心臓・血管の疾患

血圧の薬は夏用と冬用があります

大分寒くなり、血圧手帳を持ってきてくれる患者さんの手帳を一緒に見ながら「少し高くなってきました」「そうですね。 夏の頃と比べたら10くらいは上がってきてますね」という話をしています。
血圧の測定方法は、二の腕で、座って測定。 私は平均を取る必要はないのと思っているので(学会の推奨は2回の平均、だけども面倒だと思いませんか?)、2回目が低くなることが多いため、低い方をメモするようにお伝えしています。 1回目は測り方や緊張でかなり高い値がでることが多いのも平均をとらなくていい、と言っている理由です。 そして、朝食前が基本です。 何かを口にしてからだと。
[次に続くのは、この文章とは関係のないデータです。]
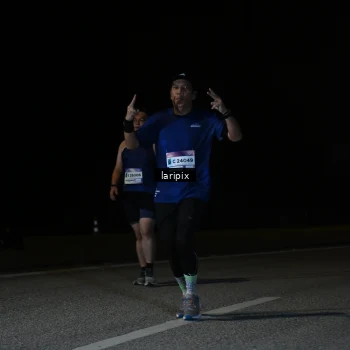 Runner Photo 7590599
腸の方に血液がいってしまい、筋肉に血液がいかないのと、副交感神経が興奮して、高いはずの血圧が低く出てしまうからです。 最後に1日2回測るなら、夜、寝る前、ですね。 3回なら昼いつでも、という感じです。 よくあるのが、「血圧どうですか?」「ええ、自宅では130前後ですよ」という患者様に、「朝食後ではないですか?」と聞くと、「ええ、朝食前は忙しいので、何か問題でも?」という方もおられます。 基本は朝食前です。 そこを医者は知りたがっています。
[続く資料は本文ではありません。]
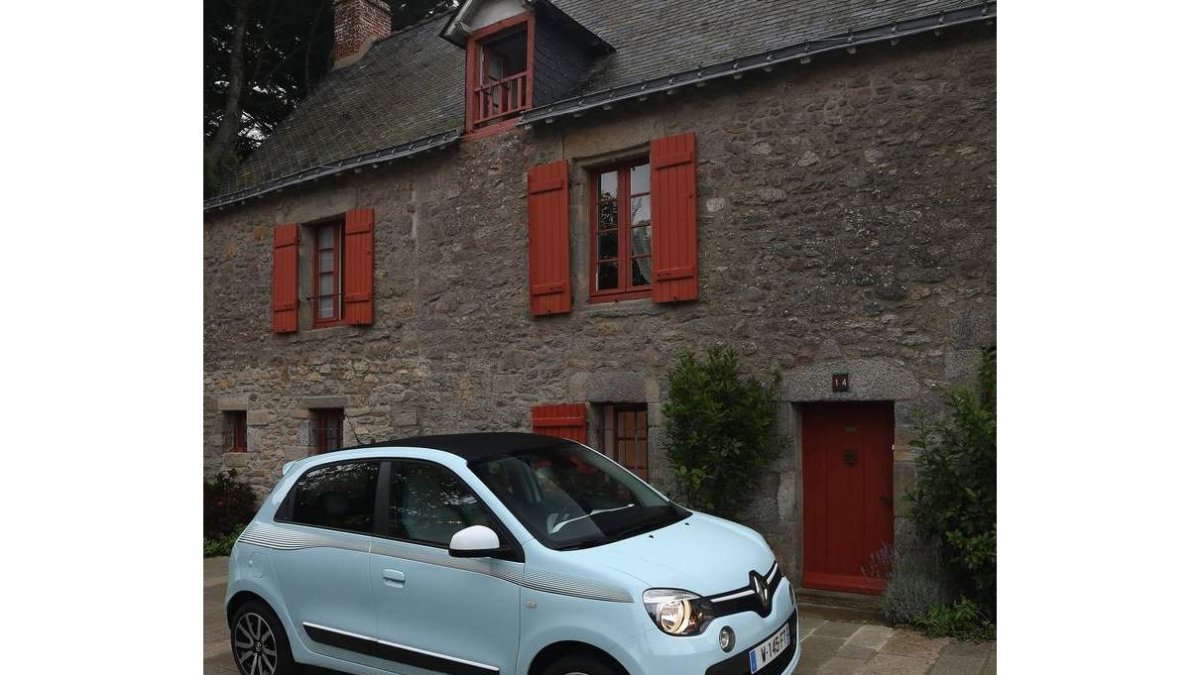 Carrocería de cinco puertas y modernistas «redondeces» en la tercera generación del Renault Twingo.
さて、デパートにも冬物が並んでいます。 夏用の服はもうならべられていませんね。 血圧の薬も、私は「夏の時の少ない量」と、血圧が上がる「冬用の、服を一枚羽織ったように、半錠か1錠加える、多い量」を使い分けてます。 春には夏用の薬に戻して行くつもりですが、上記のように、「今現在、血圧が上昇中の患者様は、これからさらに寒くなって血圧が上がるので、1ヶ月後に再診してもらうときに140を超えないように、先手をうって、半錠だけでも内服薬を増やすことを説明しています。
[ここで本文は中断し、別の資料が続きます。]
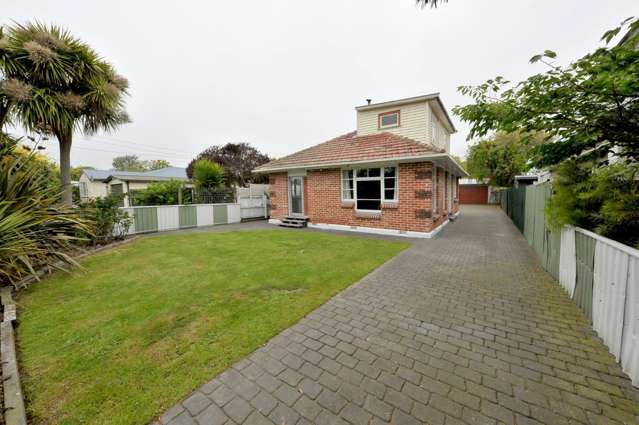 14 Pinewood Avenue North New Brighton_1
一度増やすと、どんどん増えていく、患者さんが懸念されているのは、その点だと思います。 確かに、年齢や遺伝、環境因子で、春や夏にも薬の用量が増えていく人も中にはいますが、大半はもとの薬に戻せます。 私自身は、減塩食にして、出来れば栄養指導を毎年うけてもらい(毎年受けると、薬が増えにくい報告があります)、春にもどして、来年の夏には血圧の薬をさらに減量できるようにするつもりで診療に当たっています。 ただ、環境を変えても、年齢とともに血圧は上がること、遺伝の力には勝てないことから、完全な中止は難しいのも事実です。 突然、血圧が下がって、脈拍が速くなった人、それはひょっとすると、心臓の機能が落ちているかもしれません。 心臓の超音波検査、心電図検査を受けてください!